→ Supplied text:
They say opposites attract, but this is just ridiculous.
Aubry Kaiser doesn’t like people—actually, that’s not right. She loathes people. With her crippling anxiety, there’s no way she can demo her favorite video game at a convention with five thousand other people. Maybe if she brings someone to act as a shield…
But the only person available is the sexy cowboy she can’t stand.
Quinn Baldwyn is in a mess of his own. He’s been dodging his wealthy family’s matchmaking attempts—and life advice—for years, but with his sister’s wedding on the horizon, he needs of a shield of his own.
He and Aubry can barely hold down a civil conversation, but in bed…fireworks. And the closer they get to Quinn’s sister’s wedding, the more he realizes that he might actually like Aubry.
Now it’s up to him to convince her she might actually like him, too.

→ Stored records:
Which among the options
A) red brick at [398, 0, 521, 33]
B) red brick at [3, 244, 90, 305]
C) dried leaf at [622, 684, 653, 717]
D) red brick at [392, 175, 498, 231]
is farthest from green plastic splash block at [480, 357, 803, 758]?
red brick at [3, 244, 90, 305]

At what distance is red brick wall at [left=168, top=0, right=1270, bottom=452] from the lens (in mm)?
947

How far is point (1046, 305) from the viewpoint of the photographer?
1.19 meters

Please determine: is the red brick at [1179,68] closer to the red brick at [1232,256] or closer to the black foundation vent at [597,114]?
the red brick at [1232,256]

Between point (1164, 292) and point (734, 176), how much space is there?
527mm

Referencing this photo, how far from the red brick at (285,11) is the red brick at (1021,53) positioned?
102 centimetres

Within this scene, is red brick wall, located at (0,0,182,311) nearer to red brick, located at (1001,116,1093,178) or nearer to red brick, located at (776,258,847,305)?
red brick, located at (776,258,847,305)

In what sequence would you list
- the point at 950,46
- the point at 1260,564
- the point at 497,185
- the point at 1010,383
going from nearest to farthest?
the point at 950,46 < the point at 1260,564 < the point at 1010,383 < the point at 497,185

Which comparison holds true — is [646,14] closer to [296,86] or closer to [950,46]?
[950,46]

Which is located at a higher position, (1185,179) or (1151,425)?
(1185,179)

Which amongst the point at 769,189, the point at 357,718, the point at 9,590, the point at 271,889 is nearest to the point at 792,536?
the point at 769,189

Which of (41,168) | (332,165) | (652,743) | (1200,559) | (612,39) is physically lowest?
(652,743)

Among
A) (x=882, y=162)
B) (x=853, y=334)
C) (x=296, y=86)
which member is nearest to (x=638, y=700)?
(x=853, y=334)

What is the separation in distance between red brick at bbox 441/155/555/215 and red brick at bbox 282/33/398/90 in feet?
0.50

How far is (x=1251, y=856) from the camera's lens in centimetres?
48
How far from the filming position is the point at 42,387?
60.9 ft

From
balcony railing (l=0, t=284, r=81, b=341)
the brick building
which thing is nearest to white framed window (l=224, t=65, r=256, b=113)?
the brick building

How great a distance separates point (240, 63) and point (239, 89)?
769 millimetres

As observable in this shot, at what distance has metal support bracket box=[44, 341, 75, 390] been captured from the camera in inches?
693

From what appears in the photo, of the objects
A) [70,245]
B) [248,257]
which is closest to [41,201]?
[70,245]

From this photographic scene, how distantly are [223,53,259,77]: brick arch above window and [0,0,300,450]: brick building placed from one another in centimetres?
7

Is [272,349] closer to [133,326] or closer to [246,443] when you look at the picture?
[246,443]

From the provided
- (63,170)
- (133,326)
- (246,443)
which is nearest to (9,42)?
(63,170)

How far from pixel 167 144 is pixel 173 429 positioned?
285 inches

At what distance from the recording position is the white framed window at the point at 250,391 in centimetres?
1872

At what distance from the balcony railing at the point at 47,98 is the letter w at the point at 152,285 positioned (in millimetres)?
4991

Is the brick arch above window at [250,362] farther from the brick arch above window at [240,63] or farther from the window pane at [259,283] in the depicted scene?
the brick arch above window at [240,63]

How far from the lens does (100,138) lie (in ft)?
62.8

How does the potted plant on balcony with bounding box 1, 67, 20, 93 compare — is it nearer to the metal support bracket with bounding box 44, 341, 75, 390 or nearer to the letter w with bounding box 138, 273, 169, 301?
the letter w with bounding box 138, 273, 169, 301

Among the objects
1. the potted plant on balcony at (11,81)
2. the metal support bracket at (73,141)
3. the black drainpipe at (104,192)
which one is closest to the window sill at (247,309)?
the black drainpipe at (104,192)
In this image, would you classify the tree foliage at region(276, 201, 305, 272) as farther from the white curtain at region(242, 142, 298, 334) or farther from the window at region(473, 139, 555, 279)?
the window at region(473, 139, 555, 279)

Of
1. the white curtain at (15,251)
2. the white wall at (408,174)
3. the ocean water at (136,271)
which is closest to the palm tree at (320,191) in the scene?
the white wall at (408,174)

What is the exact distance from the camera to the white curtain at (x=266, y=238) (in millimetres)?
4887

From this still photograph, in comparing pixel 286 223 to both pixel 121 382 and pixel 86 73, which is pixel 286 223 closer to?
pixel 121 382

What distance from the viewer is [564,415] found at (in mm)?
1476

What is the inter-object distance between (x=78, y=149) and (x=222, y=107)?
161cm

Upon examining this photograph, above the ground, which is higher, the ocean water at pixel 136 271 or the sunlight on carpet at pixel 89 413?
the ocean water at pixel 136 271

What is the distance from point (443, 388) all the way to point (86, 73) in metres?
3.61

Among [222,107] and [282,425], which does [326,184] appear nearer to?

→ Task to complete:
Transcribe the book blurb from "He and Aubry" up to and including "like him, too.". The listing is separate material with no connection to the book blurb.

→ Exercise result:
He and Aubry can barely hold down a civil conversation, but in bed…fireworks. And the closer they get to Quinn’s sister’s wedding, the more he realizes that he might actually like Aubry.
Now it’s up to him to convince her she might actually like him, too.